● Your objective
Whenever a line of the material contains the string "frames", it should be copied.

╔══

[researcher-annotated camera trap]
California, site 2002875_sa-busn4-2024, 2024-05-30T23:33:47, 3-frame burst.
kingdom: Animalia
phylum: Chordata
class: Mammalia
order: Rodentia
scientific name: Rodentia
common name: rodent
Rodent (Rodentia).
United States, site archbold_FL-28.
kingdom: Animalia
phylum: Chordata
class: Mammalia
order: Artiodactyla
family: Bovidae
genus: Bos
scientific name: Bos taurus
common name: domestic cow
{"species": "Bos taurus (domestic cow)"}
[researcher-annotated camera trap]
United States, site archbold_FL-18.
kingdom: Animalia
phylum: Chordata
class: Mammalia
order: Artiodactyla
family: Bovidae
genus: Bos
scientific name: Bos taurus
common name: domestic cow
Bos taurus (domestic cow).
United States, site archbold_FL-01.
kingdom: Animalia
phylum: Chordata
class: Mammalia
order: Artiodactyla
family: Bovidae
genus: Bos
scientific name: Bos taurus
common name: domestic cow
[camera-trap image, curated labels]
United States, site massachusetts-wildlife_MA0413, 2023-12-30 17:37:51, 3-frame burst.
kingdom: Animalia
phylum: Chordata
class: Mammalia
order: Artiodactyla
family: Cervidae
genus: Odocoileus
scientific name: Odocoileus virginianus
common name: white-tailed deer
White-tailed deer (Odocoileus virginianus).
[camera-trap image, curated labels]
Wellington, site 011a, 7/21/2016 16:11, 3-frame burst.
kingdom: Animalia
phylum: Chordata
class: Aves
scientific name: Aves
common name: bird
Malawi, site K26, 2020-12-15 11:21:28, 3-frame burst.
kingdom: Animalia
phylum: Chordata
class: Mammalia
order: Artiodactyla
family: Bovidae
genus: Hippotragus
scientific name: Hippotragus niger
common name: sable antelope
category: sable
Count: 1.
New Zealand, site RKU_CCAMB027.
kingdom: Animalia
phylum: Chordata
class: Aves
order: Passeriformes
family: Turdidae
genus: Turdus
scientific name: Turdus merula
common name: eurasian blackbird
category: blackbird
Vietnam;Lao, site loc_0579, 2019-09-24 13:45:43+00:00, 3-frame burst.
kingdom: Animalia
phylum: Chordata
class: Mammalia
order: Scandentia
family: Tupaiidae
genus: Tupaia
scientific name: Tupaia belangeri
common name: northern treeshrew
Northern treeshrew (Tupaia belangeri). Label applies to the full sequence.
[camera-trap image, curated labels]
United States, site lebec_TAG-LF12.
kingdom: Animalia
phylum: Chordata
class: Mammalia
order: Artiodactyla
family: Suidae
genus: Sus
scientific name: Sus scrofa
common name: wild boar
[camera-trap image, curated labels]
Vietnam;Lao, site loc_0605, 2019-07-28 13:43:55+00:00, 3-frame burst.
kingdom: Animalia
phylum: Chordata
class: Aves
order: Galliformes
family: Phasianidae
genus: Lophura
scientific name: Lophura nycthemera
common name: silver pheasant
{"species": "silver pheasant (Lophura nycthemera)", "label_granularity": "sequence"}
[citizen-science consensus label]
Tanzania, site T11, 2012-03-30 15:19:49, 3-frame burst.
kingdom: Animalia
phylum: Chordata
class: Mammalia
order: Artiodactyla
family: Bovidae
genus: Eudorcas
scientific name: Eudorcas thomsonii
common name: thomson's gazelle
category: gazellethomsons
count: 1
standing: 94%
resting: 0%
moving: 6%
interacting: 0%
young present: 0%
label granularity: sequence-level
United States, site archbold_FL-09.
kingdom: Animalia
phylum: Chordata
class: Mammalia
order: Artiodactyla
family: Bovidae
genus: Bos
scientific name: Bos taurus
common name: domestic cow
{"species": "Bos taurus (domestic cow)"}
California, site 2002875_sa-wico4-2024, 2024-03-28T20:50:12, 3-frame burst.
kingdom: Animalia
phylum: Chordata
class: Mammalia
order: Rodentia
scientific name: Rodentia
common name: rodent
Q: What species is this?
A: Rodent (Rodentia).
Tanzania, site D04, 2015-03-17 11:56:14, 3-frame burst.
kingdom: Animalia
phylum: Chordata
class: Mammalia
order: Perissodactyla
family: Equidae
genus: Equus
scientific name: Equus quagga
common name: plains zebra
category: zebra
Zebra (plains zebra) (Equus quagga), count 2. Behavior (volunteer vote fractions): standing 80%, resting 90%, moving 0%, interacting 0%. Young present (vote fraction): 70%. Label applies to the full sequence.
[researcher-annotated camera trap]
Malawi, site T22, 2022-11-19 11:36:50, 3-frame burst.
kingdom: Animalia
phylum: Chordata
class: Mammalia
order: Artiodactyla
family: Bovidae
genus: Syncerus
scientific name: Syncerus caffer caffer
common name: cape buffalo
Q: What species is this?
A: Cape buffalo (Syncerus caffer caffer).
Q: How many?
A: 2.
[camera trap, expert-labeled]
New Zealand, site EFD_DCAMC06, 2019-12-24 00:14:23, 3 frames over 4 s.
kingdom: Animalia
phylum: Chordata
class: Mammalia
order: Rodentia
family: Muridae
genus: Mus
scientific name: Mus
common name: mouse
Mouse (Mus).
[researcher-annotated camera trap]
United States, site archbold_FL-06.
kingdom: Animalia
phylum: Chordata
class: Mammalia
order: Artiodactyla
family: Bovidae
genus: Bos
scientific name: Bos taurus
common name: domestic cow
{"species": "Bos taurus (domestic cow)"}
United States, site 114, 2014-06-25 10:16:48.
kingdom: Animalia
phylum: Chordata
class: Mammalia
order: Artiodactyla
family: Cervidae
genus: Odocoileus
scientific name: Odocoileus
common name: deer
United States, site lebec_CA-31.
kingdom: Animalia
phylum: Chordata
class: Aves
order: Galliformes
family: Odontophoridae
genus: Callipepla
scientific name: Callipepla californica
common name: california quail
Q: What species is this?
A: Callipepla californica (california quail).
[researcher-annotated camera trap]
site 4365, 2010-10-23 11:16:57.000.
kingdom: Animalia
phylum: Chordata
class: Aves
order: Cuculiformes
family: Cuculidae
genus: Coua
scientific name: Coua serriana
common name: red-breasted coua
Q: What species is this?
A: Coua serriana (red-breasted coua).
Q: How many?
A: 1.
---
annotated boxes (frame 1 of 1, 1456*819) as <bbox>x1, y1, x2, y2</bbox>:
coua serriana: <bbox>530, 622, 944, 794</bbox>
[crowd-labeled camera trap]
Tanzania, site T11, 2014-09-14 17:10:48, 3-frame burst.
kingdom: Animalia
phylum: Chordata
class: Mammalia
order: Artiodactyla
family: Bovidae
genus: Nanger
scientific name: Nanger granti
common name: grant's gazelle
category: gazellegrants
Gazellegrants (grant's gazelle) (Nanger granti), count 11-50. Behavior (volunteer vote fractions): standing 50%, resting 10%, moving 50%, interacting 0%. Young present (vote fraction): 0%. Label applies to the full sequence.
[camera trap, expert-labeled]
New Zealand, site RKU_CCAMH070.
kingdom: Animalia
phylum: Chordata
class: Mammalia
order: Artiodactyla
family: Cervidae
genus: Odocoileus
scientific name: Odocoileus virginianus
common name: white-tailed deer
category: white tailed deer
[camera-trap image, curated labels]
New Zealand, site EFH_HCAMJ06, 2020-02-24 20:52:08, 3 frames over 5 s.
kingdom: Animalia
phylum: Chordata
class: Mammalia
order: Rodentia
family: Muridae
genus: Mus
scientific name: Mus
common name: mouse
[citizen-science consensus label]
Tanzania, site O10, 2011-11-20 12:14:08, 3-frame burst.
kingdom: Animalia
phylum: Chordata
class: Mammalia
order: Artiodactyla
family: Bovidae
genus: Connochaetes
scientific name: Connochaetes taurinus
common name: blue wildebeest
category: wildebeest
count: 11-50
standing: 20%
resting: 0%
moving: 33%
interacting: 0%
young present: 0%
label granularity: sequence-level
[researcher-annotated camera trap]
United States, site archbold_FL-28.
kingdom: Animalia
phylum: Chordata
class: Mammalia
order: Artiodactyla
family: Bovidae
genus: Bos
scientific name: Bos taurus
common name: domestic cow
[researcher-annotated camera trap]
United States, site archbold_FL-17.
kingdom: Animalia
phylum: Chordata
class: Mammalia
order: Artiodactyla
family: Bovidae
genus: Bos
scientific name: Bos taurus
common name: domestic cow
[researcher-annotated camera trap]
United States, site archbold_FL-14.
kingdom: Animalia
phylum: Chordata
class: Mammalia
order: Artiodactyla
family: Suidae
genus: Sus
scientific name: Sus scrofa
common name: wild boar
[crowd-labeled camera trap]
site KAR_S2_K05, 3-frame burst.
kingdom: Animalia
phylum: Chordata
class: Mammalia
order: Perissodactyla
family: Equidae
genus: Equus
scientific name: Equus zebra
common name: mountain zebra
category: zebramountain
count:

╚══

● Output of the exercise
New Zealand, site EFD_DCAMC06, 2019-12-24 00:14:23, 3 frames over 4 s.
New Zealand, site EFH_HCAMJ06, 2020-02-24 20:52:08, 3 frames over 5 s.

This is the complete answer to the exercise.